Im Jahr 1965 folgte dann ein Riesenfest im etwa 500 Einwohner zählenden, beschaulichen Schwaderloch; die 1908 gegründete Musikgesellschaft führte den ersten Musiktag durch. Ein Jahr später folgte die Teilnahme am Musikfest in Aarau und 1967 gab es neue Instrumente, sowie ein Jahr später neue Uniformen. Als weiteres Highlight wertet Kohler den 1998 am Musikfest in Möhlin erspielten zweiten Rang in der 3. Stärkeklasse mit damals 25 Mitgliedern.
43 Jahre Berufschauffeur
«Die Musik hat mich begeistert. Der Vater kaufte mir ein Saxophon und ich habe mir das Spielen selber beigebracht», erinnert sich Kohler, der dann mit seinen engsten Kollegen ein Quintett namens «The Rhein Boys» gründete und einige Jahre Tanzmusik machte. Der in Schwaderloch mit vier Schwestern aufgewachsene Kohler lernte Automechaniker für die Marken Alfa Romeo und Jaguar. «Das Mechanische hat mich fasziniert», bekräftigt er. Dies gab auch später den Ausschlag für seine zeit- und bastelintensiven Hobbies, den Modelleisenbahnbau, den Modellhelikopterbau und das Fliegen damit. Im Militär wurde er Motorfahrer, was den Übergang zum neuen Beruf erleichterte.
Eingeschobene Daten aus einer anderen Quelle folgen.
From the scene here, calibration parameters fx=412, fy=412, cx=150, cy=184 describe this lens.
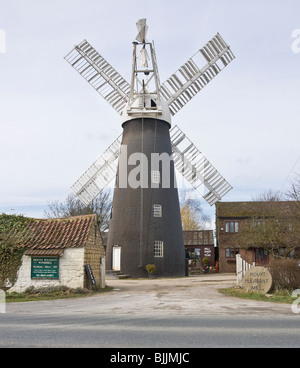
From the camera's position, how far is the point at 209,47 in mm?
33562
Während 43 Jahren, bis zur ordentlichen Pensionierung 2013, legte er unfallfrei über 2,5 Millionen Kilometer auf Schweizer Strassen als Lastwagenchauffeur für den Transport von Autoersatzteilen und Kabelschutzrohren zurück. Der Druck, das unglaubliche Verkehrsaufkommen und die aggressiven Verhaltensauswüchse, welche er gegen Ende seiner Berufstätigkeit erlebte, geben ihm zu denken. Andererseits kam er in schöne und die entlegendsten Dörfer in der Schweiz, strahlt er. Trotz der Tagwacht um 3 Uhr früh, dem Beladen eine Stunde später, sowie den langen Arbeitstagen, habe er sich Freiraum für die Musik schaffen können, stellt der engagierte Musikant mit grosser Befriedigung fest. Das zahle sich heute noch aus.